« Après une année 2024 record pour les FAA » au cours de laquelle douze saisies s’étaient soldées par « plus de 28 tonnes de produits stupéfiants » interceptés, « l’année 2025 a vu ces chiffres à nouveau dépassés, avec dix saisies réalisées pour un poids total de 35,7 tonnes », dont 31,8 tonnes de cocaïne et 3,9 tonnes de cannabis, a souligné lundi le commandement militaire, stationné en Martinique, dans son bilan annuel de la lutte contre le narcotrafic.
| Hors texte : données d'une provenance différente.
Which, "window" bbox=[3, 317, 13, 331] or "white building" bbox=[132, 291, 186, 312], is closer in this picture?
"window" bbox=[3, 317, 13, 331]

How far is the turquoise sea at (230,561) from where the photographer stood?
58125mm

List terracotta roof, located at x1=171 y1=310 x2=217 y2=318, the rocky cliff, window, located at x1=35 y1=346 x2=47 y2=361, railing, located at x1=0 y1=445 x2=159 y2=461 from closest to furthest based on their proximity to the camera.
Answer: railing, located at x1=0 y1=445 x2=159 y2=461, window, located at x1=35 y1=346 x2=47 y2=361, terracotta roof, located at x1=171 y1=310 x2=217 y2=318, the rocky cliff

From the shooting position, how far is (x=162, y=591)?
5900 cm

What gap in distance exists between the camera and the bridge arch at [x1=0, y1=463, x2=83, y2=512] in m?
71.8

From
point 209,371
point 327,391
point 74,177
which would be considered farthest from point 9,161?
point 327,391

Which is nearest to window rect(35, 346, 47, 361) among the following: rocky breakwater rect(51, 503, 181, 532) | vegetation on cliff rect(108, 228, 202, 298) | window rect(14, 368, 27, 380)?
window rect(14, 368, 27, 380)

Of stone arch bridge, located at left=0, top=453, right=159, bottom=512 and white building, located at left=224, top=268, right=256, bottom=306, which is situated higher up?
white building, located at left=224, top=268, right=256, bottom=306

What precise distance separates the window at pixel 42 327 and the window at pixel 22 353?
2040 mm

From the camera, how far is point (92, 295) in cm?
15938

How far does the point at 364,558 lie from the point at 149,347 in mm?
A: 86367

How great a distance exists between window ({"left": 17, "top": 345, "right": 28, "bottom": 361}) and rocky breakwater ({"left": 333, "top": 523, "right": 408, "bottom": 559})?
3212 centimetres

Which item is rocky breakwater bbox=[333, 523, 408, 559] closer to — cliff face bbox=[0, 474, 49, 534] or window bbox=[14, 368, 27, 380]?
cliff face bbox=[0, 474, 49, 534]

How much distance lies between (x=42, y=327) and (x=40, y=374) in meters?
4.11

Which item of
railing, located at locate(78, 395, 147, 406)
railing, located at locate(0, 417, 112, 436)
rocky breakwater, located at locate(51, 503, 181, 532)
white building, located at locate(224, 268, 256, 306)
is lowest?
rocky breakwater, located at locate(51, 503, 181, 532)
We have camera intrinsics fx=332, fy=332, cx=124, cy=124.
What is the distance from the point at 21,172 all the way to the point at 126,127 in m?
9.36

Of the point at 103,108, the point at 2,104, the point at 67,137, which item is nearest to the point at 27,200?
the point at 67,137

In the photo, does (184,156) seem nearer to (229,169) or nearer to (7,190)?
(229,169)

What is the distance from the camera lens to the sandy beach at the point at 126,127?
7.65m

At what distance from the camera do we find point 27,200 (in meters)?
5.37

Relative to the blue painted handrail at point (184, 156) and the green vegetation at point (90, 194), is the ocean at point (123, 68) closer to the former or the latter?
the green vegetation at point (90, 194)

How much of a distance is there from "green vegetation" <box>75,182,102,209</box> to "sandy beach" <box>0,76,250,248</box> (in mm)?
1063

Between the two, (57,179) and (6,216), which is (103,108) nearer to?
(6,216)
Ces interceptions ont été faites dans la « zone maritime Antilles », un espace de 138.000 kilomètres carrés comprenant « l’ensemble de la mer des Caraïbes et une grande partie de l’océan Atlantique », ont précisé les FAA, qui disposent de quatre bâtiments et deux hélicoptères de la Marine nationale pour patrouiller cette zone.
Partant d’Amérique du Sud, les narcotrafiquants « empruntent différentes routes », à bord de « petits navires sur-motorisés de type +Go-Fast+ » qui « remontent les Antilles vers l’Amérique du Nord », a-t-on appris de même source.
Ces narcotrafiquants peuvent aussi utiliser des embarcations plus lentes mais « disposant de capacités d’emport plus importantes », comme des porte-conteneurs, des navires de pêche ou des voiliers, afin de traverser l’Atlantique en direction de l’Europe ou de l’Afrique, ont ajouté les FAA.
En lien avec ces saisies, « une soixantaine de personnes » ont été interpellées par les autorités françaises, a déclaré à l’AFP Yann Le Bris, le procureur de la République de Fort-de-France.
« Lors de la dernière comparution immédiate, les peines prononcées étaient de 6 à 7 ans pour l’ensemble des personnes qui avaient été interpellées à bord d’un navire transportant de la cocaïne », a précisé le magistrat du parquet, qui dirige la Juridiction interrégionale spécialisée (Jirs) de Fort-de-France.